Earlier this week I reached my year goal to write 240,000 words. That is no mean feat; it’s the equivalent of four, 60,000 word novels.
But where had all my words gone? I certainly didn’t write four novels. I did write short stories, and the first draft and half of a second draft of a novella. None of these could justify such a large word count. The rest must have been those words lost to the ether, the words which get laid down and end up not being part of the final draft.
This made me think of hidden work: work which goes on behind the proverbial curtain, which the audience rarely, if ever, sees. For instance, consider a novel. What people see of a novel is usually the finished product, the beautiful cover and the bound pages.
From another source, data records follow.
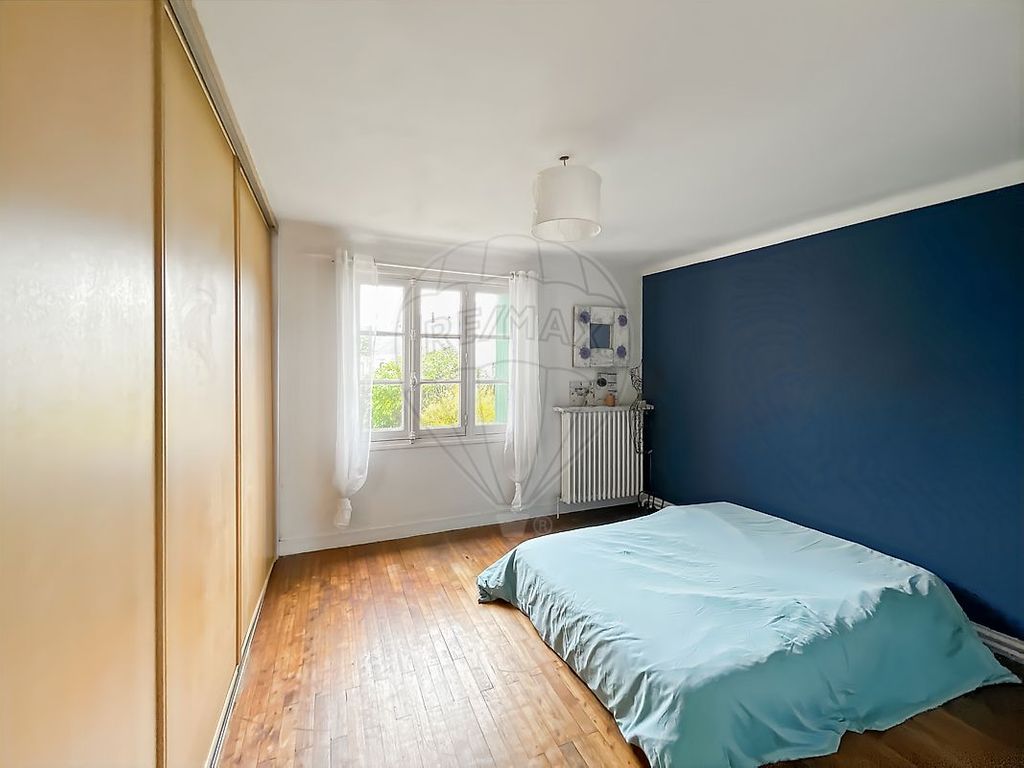 Achat maison 2 chambre(s) - Saint-Herblain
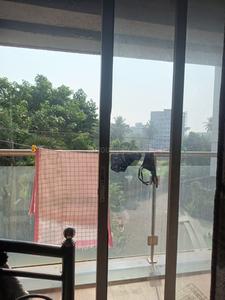 Balcony Image of shalien bhavsar in Saki Naka, Mumbai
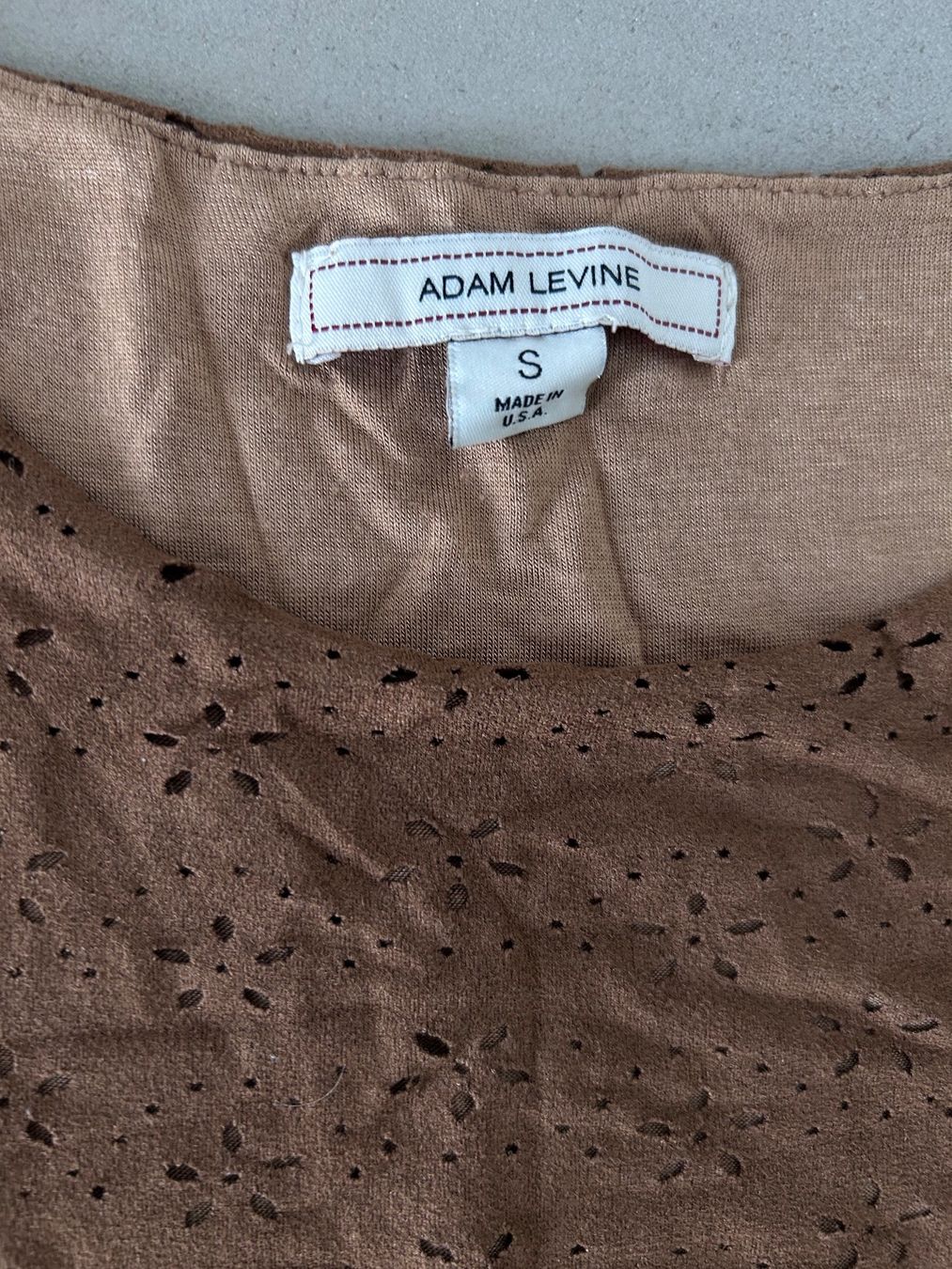 Vestiti: Adam Levine dress – Usato da Belp venduto da jan_6yvx 2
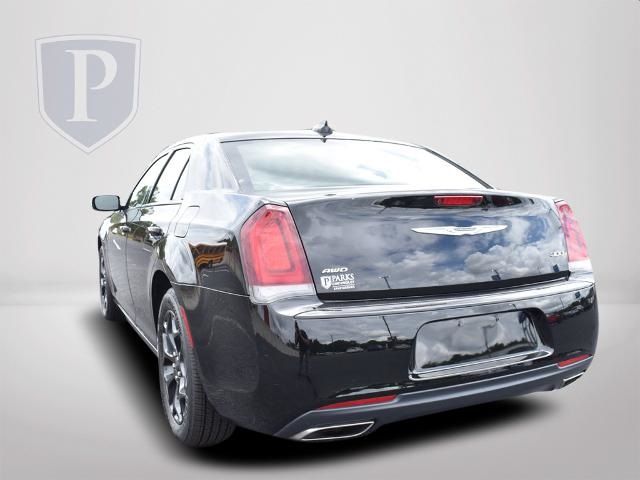 Photo 6 VIN: 2C3CCARG4KH560410 - CHRYSLER 300 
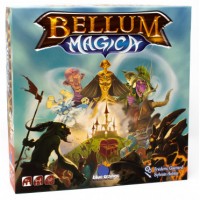 Bellum Magica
All the work that went into that remains hidden, unseen, except to the writer and their friends and confidants.
In a couple of writing workshops I’ve attended, writers were encouraged to think of goals for each character, ie, a challenge or problem the character had to overcome which would signify change in the character.
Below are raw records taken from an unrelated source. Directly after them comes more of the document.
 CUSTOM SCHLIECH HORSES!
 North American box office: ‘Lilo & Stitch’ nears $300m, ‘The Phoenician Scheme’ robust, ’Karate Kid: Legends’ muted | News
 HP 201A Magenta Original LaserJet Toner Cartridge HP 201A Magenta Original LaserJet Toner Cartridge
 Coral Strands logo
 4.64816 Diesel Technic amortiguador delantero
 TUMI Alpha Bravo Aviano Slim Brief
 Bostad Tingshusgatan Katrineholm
This is all fine and dandy, and seems to work for some people. the problem I always had that I struggled to conceptualize a goal-oriented challenge for a character. I never entirely know what a character wants or needs until I get there with them.
I was jotting down notes on my latest work in progress, and wrangling with that old issue of not being able to understand a goal for each character. But when I read over my notes I realized: my aims were task-oriented, not goal-oriented. Meaning: my characters had tasks they needed to accomplish, rather than a particular, overarching goal. and these tasks meant the ultimate outcome was open-ended, or that some arcs would remain unresolved, simply because a task-oriented approach allows that.
I never thought of it that way, so I was ridiculously pleased and a little “mind blown” by it. It’s always nice when you understand your own writing process better. You spend far less energy when you know and honor your own process rather than trying to abide by someone else’s.